For bonsai culture, you can prune it at any time of the year and cut off any crossing branches. You won’t need to wire it often. Be aware that it may be susceptible to mealybugs and rarely scale, so protect it from the cold. 


Crassula ovata ‘Hummel’s sunset’ can be propagated by seed, but it is much easier to propagate by taking cuttings or planting leaves. This plant family has a tendency to propagate vegetatively in this way. The best time to take cuttings is in spring or summer. To take a leaf cutting, gently pull or bend a leaf from an established plant and leave it to dry for a day. Then, insert the broken end of the leaf into a mixture of slightly moist peat and sharp sand in a ratio of 1:2. Firmly press the mixture around the base of the cutting. The cutting will then begin to grow roots and can be repotted once established.

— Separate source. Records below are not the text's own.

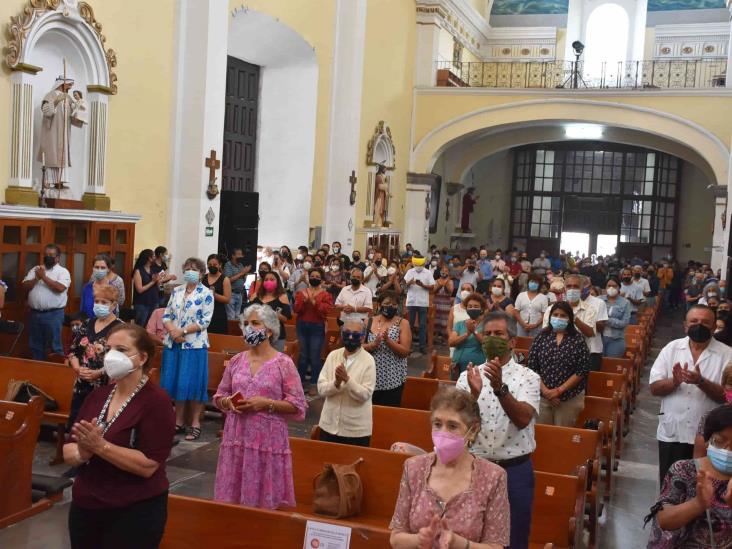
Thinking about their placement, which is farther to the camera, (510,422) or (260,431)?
(260,431)

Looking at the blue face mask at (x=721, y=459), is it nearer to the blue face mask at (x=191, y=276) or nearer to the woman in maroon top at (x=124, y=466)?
the woman in maroon top at (x=124, y=466)

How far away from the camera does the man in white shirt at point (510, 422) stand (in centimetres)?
405

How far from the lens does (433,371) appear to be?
834cm

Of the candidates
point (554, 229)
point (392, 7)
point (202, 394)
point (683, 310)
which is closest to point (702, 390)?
point (202, 394)

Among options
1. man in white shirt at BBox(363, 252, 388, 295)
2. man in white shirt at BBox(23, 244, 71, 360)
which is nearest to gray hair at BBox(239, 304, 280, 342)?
man in white shirt at BBox(23, 244, 71, 360)

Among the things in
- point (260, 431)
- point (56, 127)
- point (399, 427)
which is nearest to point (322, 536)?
point (260, 431)

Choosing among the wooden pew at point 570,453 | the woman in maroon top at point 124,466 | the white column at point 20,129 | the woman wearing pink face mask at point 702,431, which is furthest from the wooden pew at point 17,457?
the white column at point 20,129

The word “crassula” is derived from the Latin adjective “crassus,” which means thick, stout, or fat. This name is a reference to the fleshy leaves of plants in the Crassula genus, which are often thick and succulent. The word “ovata” comes from the Latin word “ovatus,” which means “egg-shaped” or “oval.” This refers to the shape of the leaves of the plant, which are typically round or oval-shaped.The Crassula ovata ‘Hummel’s Sunset’ is commonly known as the Golden Jade Tree or Hummel’s Sunset Jade because of its spectacular colors that can be seen in full sun, especially during winter. Its leaves turn green with golden yellow and red margins.